We aim to continue improving the fuzzing toolkit, so we can introduce structured-aware fuzzing to honggfuzz and AFL++ in the C/C++ case, as well as all three fuzzers in the Rust case. For the moment, the C/C++ fuzzer using LLVM libfuzzer will now have a slight advantage over the others.

Asserting or Not Asserting Return Result

It's worth noting that the tested code is merely executed in the above fuzzing setup:

// In libfuzzer-protobuf-fuzzer/src/lib.rs
pub fn run(data: &[u8]) -> i8 {
    protobuf_ckb_syscalls::entry(data, ckb_zero_lock::program_entry)
}

// In libfuzzer-protobuf-fuzzer/fuzz/fuzz_targets/fuzzing_target.rs
fuzz_target!(|data: &[u8]| {
    libfuzzer_protobuf_fuzzer::run(data);
});

The actual return result of run function is ignored.

Modern fuzzers actually do rely on sanitizers a lot. There are all kinds of sanitizers in modern compilers, inserting assertions everywhere checking against weird behaviors. Some guard against buffer overflows, others might aim to detect arithmetic overflows or other undefined behaviors. All the fuzzers we use above, compile the code being tested with as many sanitizers enabled as possible. Fuzzers really do rely on all those sanitizers to crash when certain properties are violated, so as to detect potential problems. In a way, fuzzers rely on return results of a function much less than normal unit tests.

This also reflects the very nature of fuzzing: with random inputs, it's very hard to say what the outcome of tested code is. For 99.9999% chances, the random input will lead to the tested code returns a failure exit code. So it is very tempting to modify the above code to assert that libfuzzer_protobuf_fuzzer::run always returns a non-zero exit code. However, albeit small, there is still a 0.0001% chance, in which a fuzzing engine will construct a perfect working input. Now the question is: do you want to manually watch out for a potential false positive case?

Some might not want more false positives than necessary, for those people, feel free to stick to the code as it is. Others might feel a different way: we have seen from previous cases, and possibly cases below, that fuzzing engines do find false positives that might not feel safe to fuzzing engines, but in fact the code does run fine. For those people, they might want to alter the above code to like the following:

// In libfuzzer-protobuf-fuzzer/fuzz/fuzz_targets/fuzzing_target.rs
fuzz_target!(|data: &[u8]| {
    assert_ne!(libfuzzer_protobuf_fuzzer::run(data), 0);
});

There is never a right or wrong here, it all comes down to preferences.

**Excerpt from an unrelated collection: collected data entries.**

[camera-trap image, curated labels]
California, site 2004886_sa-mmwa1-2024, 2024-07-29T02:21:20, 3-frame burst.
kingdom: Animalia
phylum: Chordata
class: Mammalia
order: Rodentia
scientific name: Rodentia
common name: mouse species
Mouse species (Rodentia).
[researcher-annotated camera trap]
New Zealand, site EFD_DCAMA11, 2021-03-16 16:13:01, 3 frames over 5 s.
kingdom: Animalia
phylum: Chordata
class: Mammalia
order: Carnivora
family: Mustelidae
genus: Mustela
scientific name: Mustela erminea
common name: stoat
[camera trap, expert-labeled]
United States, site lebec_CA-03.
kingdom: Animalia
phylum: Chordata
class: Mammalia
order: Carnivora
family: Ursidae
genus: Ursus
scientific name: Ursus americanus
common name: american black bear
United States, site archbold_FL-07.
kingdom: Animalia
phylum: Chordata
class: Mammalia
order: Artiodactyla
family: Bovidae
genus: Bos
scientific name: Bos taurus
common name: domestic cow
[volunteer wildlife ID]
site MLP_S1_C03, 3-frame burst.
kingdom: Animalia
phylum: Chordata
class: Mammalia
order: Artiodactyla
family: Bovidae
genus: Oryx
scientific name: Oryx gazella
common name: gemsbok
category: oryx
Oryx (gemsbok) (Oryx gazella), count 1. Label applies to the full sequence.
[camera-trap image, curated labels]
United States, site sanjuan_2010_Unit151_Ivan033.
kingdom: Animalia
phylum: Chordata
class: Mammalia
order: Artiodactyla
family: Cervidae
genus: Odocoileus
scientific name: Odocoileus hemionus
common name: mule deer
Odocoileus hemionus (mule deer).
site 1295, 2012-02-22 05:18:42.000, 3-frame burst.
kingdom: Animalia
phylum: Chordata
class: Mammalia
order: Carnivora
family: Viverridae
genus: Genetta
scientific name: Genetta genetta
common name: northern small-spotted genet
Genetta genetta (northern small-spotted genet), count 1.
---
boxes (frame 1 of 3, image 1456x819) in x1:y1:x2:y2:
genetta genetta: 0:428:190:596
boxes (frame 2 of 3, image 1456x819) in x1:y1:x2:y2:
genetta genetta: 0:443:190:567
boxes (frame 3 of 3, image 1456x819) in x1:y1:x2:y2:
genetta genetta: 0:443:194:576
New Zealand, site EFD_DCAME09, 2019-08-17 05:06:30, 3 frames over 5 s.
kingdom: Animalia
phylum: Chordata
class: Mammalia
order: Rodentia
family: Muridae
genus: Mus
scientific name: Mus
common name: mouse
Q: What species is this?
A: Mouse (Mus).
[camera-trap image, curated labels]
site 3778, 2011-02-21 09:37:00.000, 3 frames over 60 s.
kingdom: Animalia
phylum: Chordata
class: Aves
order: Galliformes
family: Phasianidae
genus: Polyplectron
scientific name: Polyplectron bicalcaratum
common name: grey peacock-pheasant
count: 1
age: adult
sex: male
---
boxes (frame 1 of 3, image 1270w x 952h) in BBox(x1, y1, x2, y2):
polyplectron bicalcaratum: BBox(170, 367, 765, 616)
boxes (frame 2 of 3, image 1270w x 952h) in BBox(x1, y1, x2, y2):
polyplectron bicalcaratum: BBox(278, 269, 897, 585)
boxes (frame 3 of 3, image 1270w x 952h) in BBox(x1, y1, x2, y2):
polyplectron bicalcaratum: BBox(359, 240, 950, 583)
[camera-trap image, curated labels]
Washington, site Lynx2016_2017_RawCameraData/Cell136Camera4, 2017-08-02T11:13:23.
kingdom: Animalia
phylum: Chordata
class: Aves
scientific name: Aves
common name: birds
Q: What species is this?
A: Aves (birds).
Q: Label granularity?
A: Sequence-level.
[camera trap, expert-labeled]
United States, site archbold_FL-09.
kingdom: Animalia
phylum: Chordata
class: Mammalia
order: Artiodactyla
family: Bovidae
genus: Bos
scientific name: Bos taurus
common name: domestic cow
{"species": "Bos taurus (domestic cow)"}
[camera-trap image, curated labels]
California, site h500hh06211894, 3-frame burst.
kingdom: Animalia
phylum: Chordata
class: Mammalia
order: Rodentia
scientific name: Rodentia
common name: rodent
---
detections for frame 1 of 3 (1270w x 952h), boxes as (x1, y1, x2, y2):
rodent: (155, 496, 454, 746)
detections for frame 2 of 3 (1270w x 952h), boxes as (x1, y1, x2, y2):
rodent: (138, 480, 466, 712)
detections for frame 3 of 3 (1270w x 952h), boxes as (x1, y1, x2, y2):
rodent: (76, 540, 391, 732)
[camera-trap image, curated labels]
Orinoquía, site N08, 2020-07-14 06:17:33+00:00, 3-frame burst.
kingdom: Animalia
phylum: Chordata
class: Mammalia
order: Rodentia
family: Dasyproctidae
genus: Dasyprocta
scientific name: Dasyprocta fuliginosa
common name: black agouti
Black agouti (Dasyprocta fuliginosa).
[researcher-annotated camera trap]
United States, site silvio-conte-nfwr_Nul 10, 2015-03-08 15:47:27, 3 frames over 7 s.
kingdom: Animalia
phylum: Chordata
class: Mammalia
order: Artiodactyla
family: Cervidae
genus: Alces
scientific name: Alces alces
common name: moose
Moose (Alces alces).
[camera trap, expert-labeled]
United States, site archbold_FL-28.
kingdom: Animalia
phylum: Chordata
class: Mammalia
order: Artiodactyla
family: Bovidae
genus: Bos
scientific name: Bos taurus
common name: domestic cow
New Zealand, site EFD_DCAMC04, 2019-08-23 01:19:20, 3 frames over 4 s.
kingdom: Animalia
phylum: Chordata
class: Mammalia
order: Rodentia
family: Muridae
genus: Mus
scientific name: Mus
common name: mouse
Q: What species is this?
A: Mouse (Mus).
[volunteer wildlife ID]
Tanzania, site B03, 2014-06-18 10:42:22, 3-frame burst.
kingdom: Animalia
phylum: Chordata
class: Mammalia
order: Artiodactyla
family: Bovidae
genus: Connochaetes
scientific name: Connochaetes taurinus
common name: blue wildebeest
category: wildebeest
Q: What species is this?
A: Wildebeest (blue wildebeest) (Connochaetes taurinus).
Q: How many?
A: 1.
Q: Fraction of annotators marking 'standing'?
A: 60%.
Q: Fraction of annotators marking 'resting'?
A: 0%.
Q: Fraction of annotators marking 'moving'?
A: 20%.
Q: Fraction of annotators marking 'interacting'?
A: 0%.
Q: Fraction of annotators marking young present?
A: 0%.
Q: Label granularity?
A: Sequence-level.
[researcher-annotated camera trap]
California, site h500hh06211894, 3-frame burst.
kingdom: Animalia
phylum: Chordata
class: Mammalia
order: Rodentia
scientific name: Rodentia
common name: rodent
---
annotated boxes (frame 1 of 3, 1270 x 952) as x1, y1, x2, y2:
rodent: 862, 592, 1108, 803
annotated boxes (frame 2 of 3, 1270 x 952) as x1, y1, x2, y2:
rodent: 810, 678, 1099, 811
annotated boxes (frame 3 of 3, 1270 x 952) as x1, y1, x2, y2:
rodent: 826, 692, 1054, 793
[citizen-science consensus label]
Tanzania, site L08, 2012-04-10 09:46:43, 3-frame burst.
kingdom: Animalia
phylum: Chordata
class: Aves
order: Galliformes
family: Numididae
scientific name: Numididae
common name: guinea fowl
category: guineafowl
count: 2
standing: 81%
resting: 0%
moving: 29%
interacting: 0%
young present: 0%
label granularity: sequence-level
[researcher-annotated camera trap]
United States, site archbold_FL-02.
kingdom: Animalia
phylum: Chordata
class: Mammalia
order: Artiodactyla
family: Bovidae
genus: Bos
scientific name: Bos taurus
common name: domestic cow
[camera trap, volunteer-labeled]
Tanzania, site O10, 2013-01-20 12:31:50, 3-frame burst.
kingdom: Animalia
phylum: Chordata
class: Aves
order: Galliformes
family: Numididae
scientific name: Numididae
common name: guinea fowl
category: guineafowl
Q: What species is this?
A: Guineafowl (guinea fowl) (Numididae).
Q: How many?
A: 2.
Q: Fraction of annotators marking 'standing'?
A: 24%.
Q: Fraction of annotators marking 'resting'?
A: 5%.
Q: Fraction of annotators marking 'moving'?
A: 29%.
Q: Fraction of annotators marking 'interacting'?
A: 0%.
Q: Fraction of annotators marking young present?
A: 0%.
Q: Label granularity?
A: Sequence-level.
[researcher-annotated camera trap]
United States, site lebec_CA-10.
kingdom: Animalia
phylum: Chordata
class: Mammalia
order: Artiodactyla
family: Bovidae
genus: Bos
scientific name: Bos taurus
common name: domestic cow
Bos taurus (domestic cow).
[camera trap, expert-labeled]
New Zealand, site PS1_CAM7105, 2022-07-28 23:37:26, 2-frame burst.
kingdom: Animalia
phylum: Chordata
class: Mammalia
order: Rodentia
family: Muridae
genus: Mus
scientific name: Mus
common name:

I personally rely on sanitizers to do their job, and ignore the return result of code being tested, but others might disagree.

There is one exception I do agree on asserting return result: occasionally, you might have multiple implementations of the same algorithm, you want to make sure one implementation is good enough on chain. Among all the other tests, fuzz engines can feed all kinds of input to both implementations of the same algorithm, and then assert their return results are idential. It does not necessarily mean that your algorithm of choice is invalid if fuzzing engines help you find a rebuttal case, but it certainly will be something that is worth investigating.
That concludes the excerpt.